W pierwszym półroczu w Polsce zostało sprzedanych 2169 luksusowych apartamentów – wynika z danych portalu mieszkaniowego luksusowemieszkania.pl. To wynik gorszy od ubiegłorocznego o ponad 10 proc.

W lipcu sprzedało się 455 luksusowych mieszkań, czyli o 11,5 proc. mniej niż przed rokiem. To oznacza, że rynek luksusowych apartamentów również został dotknięty przez kryzys.

– Część klientów odracza zakupy do czasu unormowania się sytuacji na rynku. Reagują w ten sposób, ponieważ chcą tworzyć finansowe bufory bezpieczeństwa dla swoich biznesów – tłumaczy Piotr Tarkowski, członek zarządu Allcon.

W praktyce nie oznacza to zupełnej rezygnacji z transakcji, ale wydłużenie czasu na podjęcie decyzji.

Reklama

– Klienci segmentu premium kupują za gotówkę i chcą jak najlepiej ulokować swój kapitał. To często osoby prowadzące własne biznesy, bardzo dobrze orientujące się w sytuacji gospodarczej. Zależy im na korzystnej transakcji szytej na miarę pod własne potrzeby lub nieruchomości, która przyniesie im zyski w przyszłości – tłumaczy Justyna Hamrol-Wasielewska, dyrektor sprzedaży i marketingu Eiffage Immobilier Polska.

Nie jest tak źle

Robert Chojnacki, założyciel serwisu luksuwowemieszkania.pl, zwraca uwagę, że apartamenty luksusowe i tak tracą mniej niż cały rynek nieruchomości.

– Tu spadki sięgają nawet 50 proc. Zatem sprzedaż apartamentów luksusowych wciąż jest na dobrym, wysokim poziomie. Również nowe uruchamiane inwestycje w segmencie premium sprzedają się zdecydowanie lepiej niż w segmencie popularnym – podkreśla Robert Chojnacki i dodaje, że rynek mieszkaniowy w dużej mierze oparty jest na kredytach hipotecznych, na które mają wpływ: wysoka inflacja, kolejne podwyżki stóp procentowych czy kwestia uzyskania zdolności kredytowej. To zupełnie nie ma znaczenia dla decyzji zakupowych klientów decydujących się na nieruchomości premium, jak zresztą wszystkich dóbr luksusowych.

Poza tym, jak dodają eksperci, nawet w razie konieczności kredytowania mają wystarczające zasoby, żeby sfinalizować transakcję przy obecnej malejącej zdolności kredytowej i wysokich ratach kredytu.

Ale nie tylko to przemawia na korzyść rynku apartamentów premium.
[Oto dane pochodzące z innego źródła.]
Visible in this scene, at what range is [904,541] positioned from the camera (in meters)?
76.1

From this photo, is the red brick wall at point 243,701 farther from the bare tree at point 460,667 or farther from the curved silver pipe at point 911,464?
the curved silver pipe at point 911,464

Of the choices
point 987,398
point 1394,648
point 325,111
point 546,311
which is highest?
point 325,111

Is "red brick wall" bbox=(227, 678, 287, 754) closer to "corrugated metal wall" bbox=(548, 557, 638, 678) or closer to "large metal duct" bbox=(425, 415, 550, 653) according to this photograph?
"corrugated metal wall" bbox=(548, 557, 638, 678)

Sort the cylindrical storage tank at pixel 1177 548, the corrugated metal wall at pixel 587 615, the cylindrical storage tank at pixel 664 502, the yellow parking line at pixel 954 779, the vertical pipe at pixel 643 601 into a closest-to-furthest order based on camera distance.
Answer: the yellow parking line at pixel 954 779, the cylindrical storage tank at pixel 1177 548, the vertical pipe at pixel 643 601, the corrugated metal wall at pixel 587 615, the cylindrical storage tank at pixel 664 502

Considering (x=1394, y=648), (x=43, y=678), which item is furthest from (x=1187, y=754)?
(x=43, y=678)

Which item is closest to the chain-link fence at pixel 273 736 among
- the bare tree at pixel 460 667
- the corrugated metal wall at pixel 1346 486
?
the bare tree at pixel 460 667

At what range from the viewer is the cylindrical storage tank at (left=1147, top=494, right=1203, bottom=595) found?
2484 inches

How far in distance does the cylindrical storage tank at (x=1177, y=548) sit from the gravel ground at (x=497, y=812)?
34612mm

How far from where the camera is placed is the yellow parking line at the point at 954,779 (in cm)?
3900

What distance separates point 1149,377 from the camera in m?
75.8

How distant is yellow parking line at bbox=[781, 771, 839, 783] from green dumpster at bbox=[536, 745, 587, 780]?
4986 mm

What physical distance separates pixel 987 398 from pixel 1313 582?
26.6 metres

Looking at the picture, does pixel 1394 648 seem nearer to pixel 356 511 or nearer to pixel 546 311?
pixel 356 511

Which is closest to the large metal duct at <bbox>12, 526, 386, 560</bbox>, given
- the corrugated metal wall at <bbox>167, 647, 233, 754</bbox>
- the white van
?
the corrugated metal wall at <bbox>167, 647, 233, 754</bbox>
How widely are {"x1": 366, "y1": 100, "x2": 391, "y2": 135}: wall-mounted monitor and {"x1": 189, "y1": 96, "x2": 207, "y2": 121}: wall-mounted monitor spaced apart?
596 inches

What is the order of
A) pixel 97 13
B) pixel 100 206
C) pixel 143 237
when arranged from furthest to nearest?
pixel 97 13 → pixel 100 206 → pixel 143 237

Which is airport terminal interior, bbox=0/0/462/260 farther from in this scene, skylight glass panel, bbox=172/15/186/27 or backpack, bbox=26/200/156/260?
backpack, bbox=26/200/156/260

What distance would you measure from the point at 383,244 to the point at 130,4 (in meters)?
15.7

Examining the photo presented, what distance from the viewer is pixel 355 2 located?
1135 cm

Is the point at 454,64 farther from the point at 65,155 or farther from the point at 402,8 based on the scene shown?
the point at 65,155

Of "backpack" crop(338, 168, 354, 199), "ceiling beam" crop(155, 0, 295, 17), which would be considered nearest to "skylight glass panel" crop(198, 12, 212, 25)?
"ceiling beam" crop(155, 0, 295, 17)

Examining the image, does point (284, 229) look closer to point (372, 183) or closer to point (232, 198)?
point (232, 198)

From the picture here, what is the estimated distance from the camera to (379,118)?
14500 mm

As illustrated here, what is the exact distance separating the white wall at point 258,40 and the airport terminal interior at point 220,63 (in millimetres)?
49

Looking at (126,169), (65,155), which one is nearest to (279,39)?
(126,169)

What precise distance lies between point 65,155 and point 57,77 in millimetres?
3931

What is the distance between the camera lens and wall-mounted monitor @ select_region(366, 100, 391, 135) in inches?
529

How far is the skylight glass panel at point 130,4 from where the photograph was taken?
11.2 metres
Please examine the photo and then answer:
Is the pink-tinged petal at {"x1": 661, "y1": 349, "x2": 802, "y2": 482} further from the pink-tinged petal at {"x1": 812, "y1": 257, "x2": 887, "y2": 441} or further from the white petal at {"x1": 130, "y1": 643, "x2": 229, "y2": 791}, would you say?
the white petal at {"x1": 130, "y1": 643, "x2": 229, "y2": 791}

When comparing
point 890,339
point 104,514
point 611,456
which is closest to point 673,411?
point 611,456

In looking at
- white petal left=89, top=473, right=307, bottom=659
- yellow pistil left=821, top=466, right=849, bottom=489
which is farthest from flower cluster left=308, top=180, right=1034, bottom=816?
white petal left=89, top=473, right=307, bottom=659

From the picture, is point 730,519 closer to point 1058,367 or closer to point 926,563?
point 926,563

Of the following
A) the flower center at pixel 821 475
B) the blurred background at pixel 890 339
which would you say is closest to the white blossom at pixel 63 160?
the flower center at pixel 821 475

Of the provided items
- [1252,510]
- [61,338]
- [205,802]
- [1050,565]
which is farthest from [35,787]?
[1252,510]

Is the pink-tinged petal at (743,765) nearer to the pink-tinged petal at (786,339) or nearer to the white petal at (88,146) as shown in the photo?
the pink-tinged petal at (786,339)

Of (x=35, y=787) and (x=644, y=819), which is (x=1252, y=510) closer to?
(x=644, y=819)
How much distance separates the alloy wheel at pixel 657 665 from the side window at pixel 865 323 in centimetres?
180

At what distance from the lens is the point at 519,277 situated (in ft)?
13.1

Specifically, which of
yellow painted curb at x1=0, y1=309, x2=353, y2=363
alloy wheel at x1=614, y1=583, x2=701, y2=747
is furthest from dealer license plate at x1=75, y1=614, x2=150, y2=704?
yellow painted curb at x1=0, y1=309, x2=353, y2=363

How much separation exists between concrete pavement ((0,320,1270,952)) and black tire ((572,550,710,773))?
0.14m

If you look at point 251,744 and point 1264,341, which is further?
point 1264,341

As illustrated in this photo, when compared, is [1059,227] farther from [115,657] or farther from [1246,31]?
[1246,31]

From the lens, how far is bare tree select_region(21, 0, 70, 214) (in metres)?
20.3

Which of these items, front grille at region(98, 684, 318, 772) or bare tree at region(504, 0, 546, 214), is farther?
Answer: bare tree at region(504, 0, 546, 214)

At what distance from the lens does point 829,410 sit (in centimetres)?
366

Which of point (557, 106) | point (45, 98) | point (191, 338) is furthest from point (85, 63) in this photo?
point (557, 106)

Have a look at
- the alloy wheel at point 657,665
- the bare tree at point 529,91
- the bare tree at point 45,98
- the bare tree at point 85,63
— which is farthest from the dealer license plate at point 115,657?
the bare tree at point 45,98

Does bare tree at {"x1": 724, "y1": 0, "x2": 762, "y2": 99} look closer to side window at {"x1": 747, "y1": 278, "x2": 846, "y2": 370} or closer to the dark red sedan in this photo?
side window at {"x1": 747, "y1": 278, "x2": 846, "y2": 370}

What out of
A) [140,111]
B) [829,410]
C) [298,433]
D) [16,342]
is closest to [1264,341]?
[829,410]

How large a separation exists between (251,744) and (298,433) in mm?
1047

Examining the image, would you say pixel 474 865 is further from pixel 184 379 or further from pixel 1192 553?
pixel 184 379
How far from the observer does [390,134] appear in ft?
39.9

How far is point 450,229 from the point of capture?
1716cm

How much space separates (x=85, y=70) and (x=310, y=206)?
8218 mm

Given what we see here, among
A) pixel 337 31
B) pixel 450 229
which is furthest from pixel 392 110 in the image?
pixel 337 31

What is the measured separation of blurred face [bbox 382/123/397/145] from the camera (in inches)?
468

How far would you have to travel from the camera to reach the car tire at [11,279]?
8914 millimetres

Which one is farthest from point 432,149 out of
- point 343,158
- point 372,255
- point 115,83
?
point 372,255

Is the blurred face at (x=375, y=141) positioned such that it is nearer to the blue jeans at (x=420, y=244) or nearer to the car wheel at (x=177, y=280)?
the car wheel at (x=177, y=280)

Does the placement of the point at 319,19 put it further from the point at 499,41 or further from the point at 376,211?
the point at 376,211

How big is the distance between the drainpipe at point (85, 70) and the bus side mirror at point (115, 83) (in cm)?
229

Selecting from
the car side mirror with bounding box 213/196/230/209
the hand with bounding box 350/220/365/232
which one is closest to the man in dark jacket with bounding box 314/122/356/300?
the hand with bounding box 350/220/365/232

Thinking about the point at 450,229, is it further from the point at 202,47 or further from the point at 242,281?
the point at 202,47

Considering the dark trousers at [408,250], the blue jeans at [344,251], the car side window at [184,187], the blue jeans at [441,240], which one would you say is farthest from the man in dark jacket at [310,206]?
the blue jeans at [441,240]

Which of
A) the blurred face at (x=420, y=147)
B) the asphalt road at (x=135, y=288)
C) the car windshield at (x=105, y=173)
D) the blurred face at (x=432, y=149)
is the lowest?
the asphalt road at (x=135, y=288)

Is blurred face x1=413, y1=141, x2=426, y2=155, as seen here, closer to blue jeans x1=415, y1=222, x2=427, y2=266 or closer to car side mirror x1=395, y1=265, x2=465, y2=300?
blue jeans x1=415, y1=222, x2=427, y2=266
Charakteryzuje się on dużo mniejszą liczbą inwestycji niż segment popularny. To potęguje poczucie wyjątkowości takich apartamentów i mieszkań, co przyciąga kupujących. Wreszcie, jak zauważają eksperci, w czasach niepewnej sytuacji gospodarczej zakup takiego mieszkania, położonego w bardzo prestiżowej lokalizacji, może okazać się najlepszą lokatą naszego kapitału.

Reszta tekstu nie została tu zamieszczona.